Start of Given passage

This function accepts several arguments, which need to be set up correctly – e.g. argument `sep=';'`, if the entries are not separated by commas, but rather by semicolons or other characters. It is also possible to set `header=False` if the CSV does not have a header – and there are many other options.

### Transforming a Categorical Values to Numbers

Some methods cannot handle categorical attributes (attributes, which have a certain small number of possible values, often textual values) if their values are represented as strings. In that case we need to convert such values to numeric values. This can be done using class `OrdinalEncoder` from package `sklearn`, for an instance:



In [None]:
from sklearn.preprocessing import OrdinalEncoder
ordenc = OrdinalEncoder()

# function fit_transform fits the parameters of the transformer
# using the data and also returns the transformed data itself
df['species_num'] = ordenc.fit_transform(df[['species']])

# we will display a few samples to verify that everything worked
df[["species", "species_num"]].iloc[[0, 1, 50, 80, 100, 101]]

### Simple Plots and Statistics

Package `pandas` can also compute basic statistical measures and do simple plotting. To display information about the distribution of values in a column, we can use function `describe`.



In [None]:
print(df.iloc[:, 0].describe())

#### Boxplot

The dataframe interface makes it easy to display boxplots using the builtin `boxplot` function. Boxplots present information akin to that provided by `describe` in graphical form:



In [None]:
df.boxplot(column=df.columns[0])

#### Comparing Boxplots Across Classes

If we want to compare boxplots across all individual classes, we can do the following:



In [None]:
df.boxplot(column=df.columns[0], by='species')

End of Given passage
Start of Supplied data

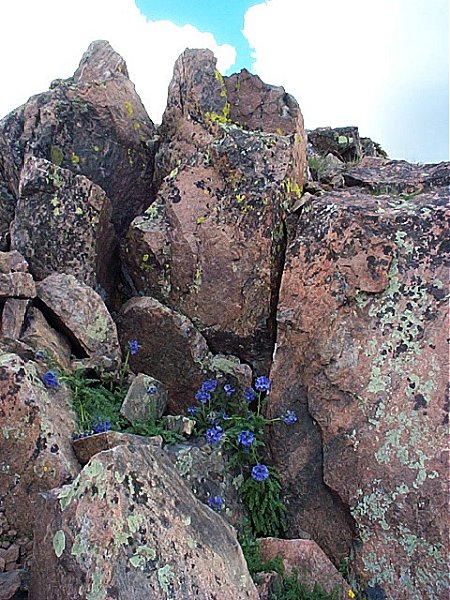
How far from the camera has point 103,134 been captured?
8.92 metres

End of Supplied data

#### Problems and tasks
1. In one to three sentences, explain why the pandas passage says categorical values such as species need to be converted to numbers.
2. Resume the pandas passage after its last code line.

#### Outputs for the tasks
1. Some methods cannot handle categorical attributes when their values are represented as strings. The values therefore have to be converted to numeric values, which the passage does with the `OrdinalEncoder` class from `sklearn`.

2.
#### Histograms

It is similarly easy to display column histograms:



In [None]:
df[df.columns[0]].plot(bins=20, kind='hist')

#### Comparing Histograms

If we want to compare histograms across the classes, we can use the following:



In [None]:
df.hist(column=df.columns[0], by='species', bins=50,
        sharex=True, sharey=True, figsize=[10, 8])

### Applying an Arbitrary Function to an Entire Column

In the code presented above we have shown how an entire new column can be created. However, new columns can also be created by applying an arbritrary function to an entire column. Let us suppose that we want to determine the length of each string in column `species` and assign the result to a new column:



In [None]:
# the transformation
df["len"] = df["species"].map(lambda x: len(x))

# we display a few samples
df["len"].iloc[[0, 1, 50, 80, 100, 101]]

### Group Comparisons and Indexing

Similarly to `numpy` arrays, it is also possible to find and index entries that meet a certain condition in dataframes. For an instance, we can select rows, in which the value of the 0th column is greater than 5:



In [None]:
a = df[df.iloc[:, 0] > 5]
a.head()